Nous parlons ici d'une prolongation – le jeune a donc déjà passé un peu de temps sur place – , et l'on ne peut donc pas vraiment la justifier par les besoins de l'enquête, à moins de prévoir des moyens particuliers parce que la personne est mineure. En tout cas, la durée de la retenue ne peut pas être la variable d'ajustement. Ce n'est pas possible. Ou alors avouons que, quand ça nous arrange, on se moque des grands principes qui ont été énoncés au tout début de nos débats, comme le principe de spécialité ou l'excuse de minorité.
Je note d'ailleurs que ces articles, et les précédents, relatifs entre autres à la retenue, ont essentiellement trait au trafic de stupéfiants.

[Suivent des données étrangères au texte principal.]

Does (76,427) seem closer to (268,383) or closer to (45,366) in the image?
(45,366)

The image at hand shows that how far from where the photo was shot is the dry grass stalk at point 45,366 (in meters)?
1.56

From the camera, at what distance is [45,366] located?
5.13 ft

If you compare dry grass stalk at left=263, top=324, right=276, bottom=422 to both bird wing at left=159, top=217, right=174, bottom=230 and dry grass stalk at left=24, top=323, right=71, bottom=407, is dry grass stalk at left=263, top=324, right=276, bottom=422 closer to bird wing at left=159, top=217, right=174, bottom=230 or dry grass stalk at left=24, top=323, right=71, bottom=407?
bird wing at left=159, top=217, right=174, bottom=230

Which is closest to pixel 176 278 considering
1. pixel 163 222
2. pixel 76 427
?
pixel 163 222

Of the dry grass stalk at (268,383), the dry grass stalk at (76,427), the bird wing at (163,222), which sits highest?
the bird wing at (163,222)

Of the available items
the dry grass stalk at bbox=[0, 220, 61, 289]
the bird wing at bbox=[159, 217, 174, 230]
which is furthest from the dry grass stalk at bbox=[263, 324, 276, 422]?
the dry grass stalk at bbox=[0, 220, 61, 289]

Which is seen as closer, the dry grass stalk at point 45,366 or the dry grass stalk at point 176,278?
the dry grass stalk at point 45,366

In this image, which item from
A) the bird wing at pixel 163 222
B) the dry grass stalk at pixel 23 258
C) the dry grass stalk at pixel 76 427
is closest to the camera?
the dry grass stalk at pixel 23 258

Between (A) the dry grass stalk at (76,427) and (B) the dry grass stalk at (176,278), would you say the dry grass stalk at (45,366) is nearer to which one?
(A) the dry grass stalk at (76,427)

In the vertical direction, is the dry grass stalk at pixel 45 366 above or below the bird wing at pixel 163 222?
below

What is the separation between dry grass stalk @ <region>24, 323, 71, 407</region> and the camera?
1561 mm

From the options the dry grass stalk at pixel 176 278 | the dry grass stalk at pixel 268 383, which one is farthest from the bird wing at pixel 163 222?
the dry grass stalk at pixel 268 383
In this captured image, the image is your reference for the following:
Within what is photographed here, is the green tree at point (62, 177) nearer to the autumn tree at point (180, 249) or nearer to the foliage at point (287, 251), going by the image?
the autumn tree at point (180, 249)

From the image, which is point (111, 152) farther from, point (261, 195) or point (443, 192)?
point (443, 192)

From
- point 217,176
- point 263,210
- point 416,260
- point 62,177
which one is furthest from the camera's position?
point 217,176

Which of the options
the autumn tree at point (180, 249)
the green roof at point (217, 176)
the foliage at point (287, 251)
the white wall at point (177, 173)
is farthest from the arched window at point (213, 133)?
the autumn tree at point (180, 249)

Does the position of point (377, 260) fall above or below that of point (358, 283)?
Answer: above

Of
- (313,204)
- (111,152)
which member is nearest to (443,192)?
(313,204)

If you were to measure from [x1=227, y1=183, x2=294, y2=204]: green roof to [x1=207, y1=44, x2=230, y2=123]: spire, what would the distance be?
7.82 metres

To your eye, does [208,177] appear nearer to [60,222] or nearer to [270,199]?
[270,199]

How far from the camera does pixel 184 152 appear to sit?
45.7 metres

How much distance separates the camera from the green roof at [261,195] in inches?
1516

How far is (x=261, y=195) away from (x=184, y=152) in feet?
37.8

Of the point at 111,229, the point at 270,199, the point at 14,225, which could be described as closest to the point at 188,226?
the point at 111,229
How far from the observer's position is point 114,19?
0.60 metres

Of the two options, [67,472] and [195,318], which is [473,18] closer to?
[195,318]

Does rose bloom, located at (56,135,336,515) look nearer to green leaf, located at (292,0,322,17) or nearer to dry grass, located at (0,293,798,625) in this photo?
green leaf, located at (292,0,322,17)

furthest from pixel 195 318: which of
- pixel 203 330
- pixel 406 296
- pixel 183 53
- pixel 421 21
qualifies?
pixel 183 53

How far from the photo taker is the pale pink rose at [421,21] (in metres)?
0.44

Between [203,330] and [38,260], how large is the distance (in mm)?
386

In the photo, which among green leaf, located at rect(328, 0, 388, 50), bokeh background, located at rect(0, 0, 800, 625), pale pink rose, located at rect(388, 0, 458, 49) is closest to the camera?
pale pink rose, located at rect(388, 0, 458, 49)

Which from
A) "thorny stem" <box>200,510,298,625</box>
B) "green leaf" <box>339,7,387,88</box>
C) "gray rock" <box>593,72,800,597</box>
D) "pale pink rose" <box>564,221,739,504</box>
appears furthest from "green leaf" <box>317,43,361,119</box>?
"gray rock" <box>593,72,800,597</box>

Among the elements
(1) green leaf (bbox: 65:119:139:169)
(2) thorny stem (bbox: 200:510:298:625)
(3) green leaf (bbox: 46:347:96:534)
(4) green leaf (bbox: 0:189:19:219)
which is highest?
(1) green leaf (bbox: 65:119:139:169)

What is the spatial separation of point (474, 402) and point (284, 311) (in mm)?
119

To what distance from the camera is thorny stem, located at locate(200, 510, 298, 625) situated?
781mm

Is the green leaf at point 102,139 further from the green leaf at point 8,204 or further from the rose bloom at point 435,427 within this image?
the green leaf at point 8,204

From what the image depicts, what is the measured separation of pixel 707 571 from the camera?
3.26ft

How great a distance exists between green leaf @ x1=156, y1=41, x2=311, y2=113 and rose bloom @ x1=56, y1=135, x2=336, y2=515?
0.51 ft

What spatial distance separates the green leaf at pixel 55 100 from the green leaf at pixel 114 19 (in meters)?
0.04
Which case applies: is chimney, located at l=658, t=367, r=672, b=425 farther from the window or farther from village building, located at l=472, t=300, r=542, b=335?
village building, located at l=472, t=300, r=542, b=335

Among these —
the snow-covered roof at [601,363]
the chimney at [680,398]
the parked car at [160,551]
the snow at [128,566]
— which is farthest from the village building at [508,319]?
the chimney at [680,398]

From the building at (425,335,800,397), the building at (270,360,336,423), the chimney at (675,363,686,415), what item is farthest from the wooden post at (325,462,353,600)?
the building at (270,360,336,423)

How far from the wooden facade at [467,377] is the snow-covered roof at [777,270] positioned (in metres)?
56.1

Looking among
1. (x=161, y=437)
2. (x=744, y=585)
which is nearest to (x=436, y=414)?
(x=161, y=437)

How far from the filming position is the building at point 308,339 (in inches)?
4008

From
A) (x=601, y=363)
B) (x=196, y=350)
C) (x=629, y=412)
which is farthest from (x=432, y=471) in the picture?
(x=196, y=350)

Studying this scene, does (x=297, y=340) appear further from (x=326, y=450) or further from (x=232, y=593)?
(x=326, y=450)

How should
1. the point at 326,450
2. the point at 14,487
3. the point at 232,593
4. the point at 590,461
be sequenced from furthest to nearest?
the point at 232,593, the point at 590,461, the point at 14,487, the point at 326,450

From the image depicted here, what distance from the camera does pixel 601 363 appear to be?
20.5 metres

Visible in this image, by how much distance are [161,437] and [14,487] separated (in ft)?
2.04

Pour se donner des garanties, on mentionne tous les actes passibles d'au moins cinq ans de peine de prison, mais comme le quantum de la peine concernant le trafic de stupéfiants n'a cessé d'augmenter, on écope vite de ce type de sanction dans le cadre d'une bande organisée. De surcroît, cela ne règle même pas le problème du trafic des stupéfiants. Nous nous honorerions donc en rendant la loi soit un peu plus protectrice pour les mineurs, c'est-à-dire pour les enfants de moins de 18 ans.
L'amendement no 213 n'est pas adopté.
Prochaine séance, cet après-midi, à quinze heures :
Suite de la discussion du projet de loi ratifiant l'ordonnance du 11 septembre 2019 portant partie législative du code de la justice pénale des mineurs.
La séance est levée.
La séance est levée à treize heures.